For Sandeep Mukherjee, the texture of material retains the passage of time, layered with disjointed gestures that coalesce from a distance. He captures fragments of fluctuating light and shadow through static, minimal drawings which, upon a closer glance, somehow begin to move. On the other hand, both Amitesh Shrivastava and Mahesh Baliga distil painterly concerns through their own unique visual vocabulary: composing compelling narratives with careful attention to the historicity of form. Whereas Shrivastava approaches the sensorial through spectacular overflowing imagery, Baliga retreats into quotidian encounters, focusing on fragile interludes in the ordinary.

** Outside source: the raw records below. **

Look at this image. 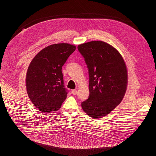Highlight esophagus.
<instances>
[{
  "label": "esophagus",
  "mask_w": 156,
  "mask_h": 156,
  "mask_svg": "<svg viewBox=\"0 0 156 156\" xmlns=\"http://www.w3.org/2000/svg\"><path fill=\"white\" fill-rule=\"evenodd\" d=\"M72 94L73 95H76L77 94V90L76 89H73L72 90Z\"/></svg>",
  "instance_id": "obj_1"
}]
</instances>
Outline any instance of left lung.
<instances>
[{"label": "left lung", "instance_id": "8db88e82", "mask_svg": "<svg viewBox=\"0 0 156 156\" xmlns=\"http://www.w3.org/2000/svg\"><path fill=\"white\" fill-rule=\"evenodd\" d=\"M89 69V96L82 103L88 115L95 119L110 113L122 101L128 83V72L120 53L102 41L78 45Z\"/></svg>", "mask_w": 156, "mask_h": 156}]
</instances>
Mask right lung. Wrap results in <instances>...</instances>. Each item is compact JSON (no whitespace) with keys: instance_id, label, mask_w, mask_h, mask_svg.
Returning a JSON list of instances; mask_svg holds the SVG:
<instances>
[{"instance_id":"1","label":"right lung","mask_w":156,"mask_h":156,"mask_svg":"<svg viewBox=\"0 0 156 156\" xmlns=\"http://www.w3.org/2000/svg\"><path fill=\"white\" fill-rule=\"evenodd\" d=\"M76 48L68 43L50 45L30 62L26 76L27 95L38 111L46 113L59 110L67 97L62 67Z\"/></svg>"}]
</instances>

Hemali Bhuta continues her relentless probe into the dynamics of materiality and time – working closely with folds of stored packaging paper, stained and blotted with oil. Her work draws our attention to potent nuances hidden in plain sight, as mundane domestic objects open up deliberations on concepts of temporality, form, intimacy, and memory. For Ashwini Bhat, materiality evokes mythical spaces: her ceramic sculptures emerge from metaphysical concepts of female divinity – thinking through rhythmic forms, iconography, and the potential for syncretic conversations. Ultimately, Neha Choksi’s new series brings us back to the core of attachment itself: our desire to touch and connect with others. The artist looks at her lover’s fingers and her own, daubing one side of the glass with flesh toned touches and the other with shadowy greens. Glass presents both a reflective barrier and a transparent portal. The one-way mirror collapses the painted marks from both sides to reflect the onlooker back to the present.